Duplicate the material from its very beginning down to and including the line that contains "What type of chart is shown on the slide? pie", reproducing every character unchanged.

Supplied information: Begin

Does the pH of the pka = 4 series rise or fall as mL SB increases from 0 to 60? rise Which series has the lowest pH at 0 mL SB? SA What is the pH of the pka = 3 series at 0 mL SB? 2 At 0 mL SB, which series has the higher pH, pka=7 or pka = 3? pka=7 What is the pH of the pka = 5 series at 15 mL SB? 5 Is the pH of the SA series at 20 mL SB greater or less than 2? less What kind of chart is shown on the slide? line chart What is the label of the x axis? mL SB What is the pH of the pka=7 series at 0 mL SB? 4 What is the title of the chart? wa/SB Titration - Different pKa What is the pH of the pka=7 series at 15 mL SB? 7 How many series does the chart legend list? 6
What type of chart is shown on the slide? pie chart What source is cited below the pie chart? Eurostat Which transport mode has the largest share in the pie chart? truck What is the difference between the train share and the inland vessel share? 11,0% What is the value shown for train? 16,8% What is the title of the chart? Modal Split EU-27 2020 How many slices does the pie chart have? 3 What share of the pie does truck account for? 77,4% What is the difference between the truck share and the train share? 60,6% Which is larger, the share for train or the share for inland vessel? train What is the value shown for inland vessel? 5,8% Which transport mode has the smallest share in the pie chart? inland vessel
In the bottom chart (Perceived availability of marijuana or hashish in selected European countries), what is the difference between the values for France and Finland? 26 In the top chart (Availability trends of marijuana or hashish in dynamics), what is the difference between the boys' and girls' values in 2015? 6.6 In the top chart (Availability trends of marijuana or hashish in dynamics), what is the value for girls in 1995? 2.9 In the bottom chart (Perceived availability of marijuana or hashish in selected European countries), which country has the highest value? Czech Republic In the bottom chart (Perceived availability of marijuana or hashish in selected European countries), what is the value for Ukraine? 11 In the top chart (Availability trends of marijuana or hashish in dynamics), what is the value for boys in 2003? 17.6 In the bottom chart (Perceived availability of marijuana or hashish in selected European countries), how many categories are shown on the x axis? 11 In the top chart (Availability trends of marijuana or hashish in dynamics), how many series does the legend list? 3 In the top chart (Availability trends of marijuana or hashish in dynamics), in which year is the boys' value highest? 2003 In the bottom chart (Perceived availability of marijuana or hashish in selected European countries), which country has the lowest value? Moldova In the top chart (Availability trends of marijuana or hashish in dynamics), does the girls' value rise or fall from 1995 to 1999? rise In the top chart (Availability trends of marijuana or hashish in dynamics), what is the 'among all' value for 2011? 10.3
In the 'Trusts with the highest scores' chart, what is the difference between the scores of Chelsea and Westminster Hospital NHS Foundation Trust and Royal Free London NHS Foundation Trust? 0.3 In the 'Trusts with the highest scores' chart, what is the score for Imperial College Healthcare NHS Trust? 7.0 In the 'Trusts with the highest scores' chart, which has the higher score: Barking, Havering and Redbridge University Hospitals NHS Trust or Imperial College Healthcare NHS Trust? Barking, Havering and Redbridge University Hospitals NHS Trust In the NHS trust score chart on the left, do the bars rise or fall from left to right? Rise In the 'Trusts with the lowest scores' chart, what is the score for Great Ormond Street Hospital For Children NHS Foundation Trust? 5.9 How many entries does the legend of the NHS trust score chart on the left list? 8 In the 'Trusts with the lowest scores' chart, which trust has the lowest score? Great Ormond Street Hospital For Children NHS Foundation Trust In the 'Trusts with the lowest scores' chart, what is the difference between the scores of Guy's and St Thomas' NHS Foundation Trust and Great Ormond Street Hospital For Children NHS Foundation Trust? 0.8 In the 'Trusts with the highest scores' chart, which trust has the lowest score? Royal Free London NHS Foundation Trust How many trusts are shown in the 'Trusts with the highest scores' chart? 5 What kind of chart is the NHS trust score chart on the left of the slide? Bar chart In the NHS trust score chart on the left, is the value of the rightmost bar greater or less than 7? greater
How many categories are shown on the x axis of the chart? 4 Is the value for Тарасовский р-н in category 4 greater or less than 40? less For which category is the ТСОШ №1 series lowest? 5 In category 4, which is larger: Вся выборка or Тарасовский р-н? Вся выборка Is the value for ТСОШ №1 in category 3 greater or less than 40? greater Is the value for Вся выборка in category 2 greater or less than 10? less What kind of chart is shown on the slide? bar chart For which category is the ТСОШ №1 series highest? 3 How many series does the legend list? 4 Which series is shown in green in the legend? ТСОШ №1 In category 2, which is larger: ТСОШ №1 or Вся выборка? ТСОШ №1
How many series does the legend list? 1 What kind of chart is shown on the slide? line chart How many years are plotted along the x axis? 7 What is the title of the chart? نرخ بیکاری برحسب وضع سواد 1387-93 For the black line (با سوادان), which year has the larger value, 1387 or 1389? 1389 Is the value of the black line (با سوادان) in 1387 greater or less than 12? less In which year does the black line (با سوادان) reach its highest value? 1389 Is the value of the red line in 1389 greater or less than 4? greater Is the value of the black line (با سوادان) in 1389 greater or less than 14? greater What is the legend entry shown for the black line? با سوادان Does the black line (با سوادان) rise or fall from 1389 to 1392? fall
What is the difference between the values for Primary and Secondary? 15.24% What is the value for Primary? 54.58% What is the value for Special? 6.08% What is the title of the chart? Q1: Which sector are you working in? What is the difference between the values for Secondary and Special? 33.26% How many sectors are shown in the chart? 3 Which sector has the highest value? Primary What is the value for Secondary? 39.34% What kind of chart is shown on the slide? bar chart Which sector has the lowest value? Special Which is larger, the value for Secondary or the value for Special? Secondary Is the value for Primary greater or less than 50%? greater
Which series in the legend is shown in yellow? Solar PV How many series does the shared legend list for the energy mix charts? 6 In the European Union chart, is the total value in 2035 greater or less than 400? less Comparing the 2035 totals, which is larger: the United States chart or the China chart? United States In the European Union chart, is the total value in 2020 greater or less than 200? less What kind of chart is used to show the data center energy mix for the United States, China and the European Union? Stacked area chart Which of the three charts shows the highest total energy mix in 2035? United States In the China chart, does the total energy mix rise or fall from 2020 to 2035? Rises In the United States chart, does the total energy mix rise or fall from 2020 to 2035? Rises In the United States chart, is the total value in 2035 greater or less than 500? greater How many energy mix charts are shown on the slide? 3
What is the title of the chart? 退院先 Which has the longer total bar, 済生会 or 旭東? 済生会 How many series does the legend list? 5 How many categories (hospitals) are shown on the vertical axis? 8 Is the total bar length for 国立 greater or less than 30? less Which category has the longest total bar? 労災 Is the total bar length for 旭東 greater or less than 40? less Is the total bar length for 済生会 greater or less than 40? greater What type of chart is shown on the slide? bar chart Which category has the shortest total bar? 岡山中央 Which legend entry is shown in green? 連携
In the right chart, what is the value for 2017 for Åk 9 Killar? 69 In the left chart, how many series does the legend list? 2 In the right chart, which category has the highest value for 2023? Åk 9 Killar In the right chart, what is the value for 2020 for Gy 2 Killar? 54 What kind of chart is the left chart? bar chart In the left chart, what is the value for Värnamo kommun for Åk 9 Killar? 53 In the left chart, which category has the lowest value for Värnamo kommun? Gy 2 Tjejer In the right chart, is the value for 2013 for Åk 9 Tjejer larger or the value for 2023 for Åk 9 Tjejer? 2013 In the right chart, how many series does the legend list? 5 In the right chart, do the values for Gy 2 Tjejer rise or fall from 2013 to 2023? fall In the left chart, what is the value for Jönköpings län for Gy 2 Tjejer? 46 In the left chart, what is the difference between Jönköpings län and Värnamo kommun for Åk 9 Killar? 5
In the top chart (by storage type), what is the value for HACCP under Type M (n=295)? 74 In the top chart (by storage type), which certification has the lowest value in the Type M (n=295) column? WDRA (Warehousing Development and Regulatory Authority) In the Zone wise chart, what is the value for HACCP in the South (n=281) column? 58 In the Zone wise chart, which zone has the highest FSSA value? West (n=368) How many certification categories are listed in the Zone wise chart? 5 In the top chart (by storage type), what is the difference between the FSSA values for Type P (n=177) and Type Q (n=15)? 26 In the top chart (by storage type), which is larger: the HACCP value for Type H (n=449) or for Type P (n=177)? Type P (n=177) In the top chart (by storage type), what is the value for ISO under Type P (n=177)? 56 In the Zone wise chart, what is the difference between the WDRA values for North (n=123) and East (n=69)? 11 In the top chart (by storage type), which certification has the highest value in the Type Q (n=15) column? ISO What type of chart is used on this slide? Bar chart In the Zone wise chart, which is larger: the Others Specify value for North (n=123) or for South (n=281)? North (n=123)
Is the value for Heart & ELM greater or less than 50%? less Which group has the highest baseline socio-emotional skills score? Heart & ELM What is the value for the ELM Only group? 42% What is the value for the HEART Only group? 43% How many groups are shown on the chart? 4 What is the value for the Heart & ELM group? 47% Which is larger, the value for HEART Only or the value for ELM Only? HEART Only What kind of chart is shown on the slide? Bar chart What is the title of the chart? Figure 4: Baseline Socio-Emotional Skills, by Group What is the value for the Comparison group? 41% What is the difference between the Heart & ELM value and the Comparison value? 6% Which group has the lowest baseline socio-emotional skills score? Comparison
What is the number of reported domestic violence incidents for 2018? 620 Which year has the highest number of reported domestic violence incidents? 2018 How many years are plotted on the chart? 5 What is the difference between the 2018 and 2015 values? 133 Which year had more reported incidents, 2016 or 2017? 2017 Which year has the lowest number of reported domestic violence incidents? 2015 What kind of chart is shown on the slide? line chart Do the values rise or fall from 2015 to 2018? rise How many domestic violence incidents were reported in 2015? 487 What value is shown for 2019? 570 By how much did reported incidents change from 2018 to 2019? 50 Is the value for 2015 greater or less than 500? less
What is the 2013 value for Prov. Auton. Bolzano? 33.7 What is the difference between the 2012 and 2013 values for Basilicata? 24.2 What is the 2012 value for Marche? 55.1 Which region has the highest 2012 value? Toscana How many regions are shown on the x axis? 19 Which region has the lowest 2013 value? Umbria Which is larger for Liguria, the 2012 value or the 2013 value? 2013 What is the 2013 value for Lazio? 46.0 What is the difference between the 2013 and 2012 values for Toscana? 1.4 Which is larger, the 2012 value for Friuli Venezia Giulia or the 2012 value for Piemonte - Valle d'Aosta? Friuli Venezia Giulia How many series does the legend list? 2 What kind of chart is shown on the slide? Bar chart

Supplied information: End

Output below:
Does the pH of the pka = 4 series rise or fall as mL SB increases from 0 to 60? rise Which series has the lowest pH at 0 mL SB? SA What is the pH of the pka = 3 series at 0 mL SB? 2 At 0 mL SB, which series has the higher pH, pka=7 or pka = 3? pka=7 What is the pH of the pka = 5 series at 15 mL SB? 5 Is the pH of the SA series at 20 mL SB greater or less than 2? less What kind of chart is shown on the slide? line chart What is the label of the x axis? mL SB What is the pH of the pka=7 series at 0 mL SB? 4 What is the title of the chart? wa/SB Titration - Different pKa What is the pH of the pka=7 series at 15 mL SB? 7 How many series does the chart legend list? 6
What type of chart is shown on the slide? pie chart What source is cited below the pie chart? Eurostat Which transport mode has the largest share in the pie chart? truck What is the difference between the train share and the inland vessel share? 11,0% What is the value shown for train? 16,8% What is the title of the chart? Modal Split EU-27 2020 How many slices does the pie chart have? 3 What share of the pie does truck account for? 77,4% What is the difference between the truck share and the train share? 60,6% Which is larger, the share for train or the share for inland vessel? train What is the value shown for inland vessel? 5,8% Which transport mode has the smallest share in the pie chart? inland vessel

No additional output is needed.